Podczas długiego weekendu w poniedziałek, Święto Pracy w Chicago, zastrzelono 56 osób. Wśród dziesięciu ofiar śmiertelnych jest ośmioletnia dziewczynka Dajore Wilson. Pięciu rannych ma mniej niż 18 lat.
/.Armando L. Sanchez / Zuma Press /.Agencja FORUM
Według lokalnych mediów przemoc przeciwko broni palnej dotknęła mieszkańców różnych części miasta.
Według Chicago Sun Times, ośmioletni Dajore został zastrzelony w południowej części obszaru metropolitalnego South Side około godziny 18:00 w poniedziałek. Jechała z trzema dorosłymi w samochodzie, który zatrzymał się na światłach. Według policji za nim był drugi pojazd i stamtąd padały strzały. Celem ataku był prawdopodobnie 31-letni ojciec dziewczynki.
Dziewczyna i dwóch dorosłych zostali zastrzeleni, a ich samochód jechał, aż uderzył w drzewo. Ośmiolatkę zabrano do szpitala dziecięcego, gdzie stwierdzono zgon. Miała rozpocząć trzecią klasę we wtorek w szkole niedaleko jej domu.
„Wiadomość o kolejnym dziecku, które padło ofiarą przemocy z użyciem broni, jest dla mnie jednym z najbardziej bolesnych doświadczeń, nie tylko jako funkcjonariusza organów ścigania, ale także jako rodzica” – przyznał we wtorek szef policji Chicago David Brown.
Jego dorosły syn zginął w strzelaninie z policją na przedmieściach Dallas w 2010 roku po tym, jak zastrzelił oficera i innego mężczyznę.
„Ponownie prosimy społeczność o pomoc i współpracę w postawieniu zabójcy przed wymiarem sprawiedliwości” – zaapelował Brown, ubolewał nad czymś, co nazwał „złapaniem i uwolnieniem” ludzi, których broń została skonfiskowana.
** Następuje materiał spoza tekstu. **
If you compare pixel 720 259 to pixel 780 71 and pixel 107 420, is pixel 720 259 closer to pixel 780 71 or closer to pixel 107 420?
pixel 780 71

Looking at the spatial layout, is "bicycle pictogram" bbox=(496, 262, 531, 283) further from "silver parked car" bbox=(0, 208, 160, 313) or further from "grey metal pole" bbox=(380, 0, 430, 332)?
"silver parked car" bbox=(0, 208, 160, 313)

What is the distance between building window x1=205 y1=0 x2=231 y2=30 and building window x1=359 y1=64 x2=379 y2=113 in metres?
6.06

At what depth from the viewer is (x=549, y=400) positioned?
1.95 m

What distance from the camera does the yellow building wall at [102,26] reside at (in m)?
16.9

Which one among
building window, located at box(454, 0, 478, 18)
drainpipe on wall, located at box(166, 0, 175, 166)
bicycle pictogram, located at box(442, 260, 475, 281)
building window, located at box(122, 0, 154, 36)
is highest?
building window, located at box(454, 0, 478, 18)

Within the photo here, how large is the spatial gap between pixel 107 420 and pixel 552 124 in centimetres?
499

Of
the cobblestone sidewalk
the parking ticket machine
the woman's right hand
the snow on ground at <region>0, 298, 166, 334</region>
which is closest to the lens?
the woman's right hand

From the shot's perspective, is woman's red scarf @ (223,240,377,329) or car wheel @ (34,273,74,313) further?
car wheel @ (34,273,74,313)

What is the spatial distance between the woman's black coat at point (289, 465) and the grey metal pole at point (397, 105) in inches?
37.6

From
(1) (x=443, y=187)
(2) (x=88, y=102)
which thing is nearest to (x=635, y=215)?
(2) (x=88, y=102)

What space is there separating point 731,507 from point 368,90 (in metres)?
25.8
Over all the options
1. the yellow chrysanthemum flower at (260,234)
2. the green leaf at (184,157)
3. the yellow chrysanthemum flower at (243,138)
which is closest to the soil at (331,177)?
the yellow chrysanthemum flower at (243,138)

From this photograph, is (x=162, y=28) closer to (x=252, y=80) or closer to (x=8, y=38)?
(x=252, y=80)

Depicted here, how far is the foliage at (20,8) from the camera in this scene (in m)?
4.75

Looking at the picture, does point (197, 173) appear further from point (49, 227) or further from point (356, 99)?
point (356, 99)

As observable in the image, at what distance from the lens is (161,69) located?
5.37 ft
To, jego zdaniem, pozwala podejrzanym zbyt szybko wyjść na ulice.
Liczba ofiar śmiertelnych w weekend obejmowała również człowieka, który został zastrzelony przez policjantów z Chicago po tym, jak w sobotę usiłował rzucić nożem w sierżanta policji w Garfield Ridge Park.
Około 1:40 nadszedł patrol na wezwanie i powiedział, że ktoś został dźgnięty nożem. ABC poinformowało, że przybyła policja i zobaczyła mężczyznę trzymającego w dłoni „długi, duży nóż rzeźniczy”.
Przed weekendem policja w Chicago odwołała funkcjonariuszom dni wolne. Ponadto zmiany zostały wydłużone do 12 godzin, aby zapewnić około 8 tys. z nich na ulicach miast, aby powstrzymać falę przemocy, która zwykle nasila się w długie wakacyjne weekendy.
ABC zwraca uwagę, że policjanci wielokrotnie wskazywali, że oni również są emocjonalnie wyczerpani liczbą aktów przemocy z użyciem broni w mieście. Czuli to szczególnie tego lata.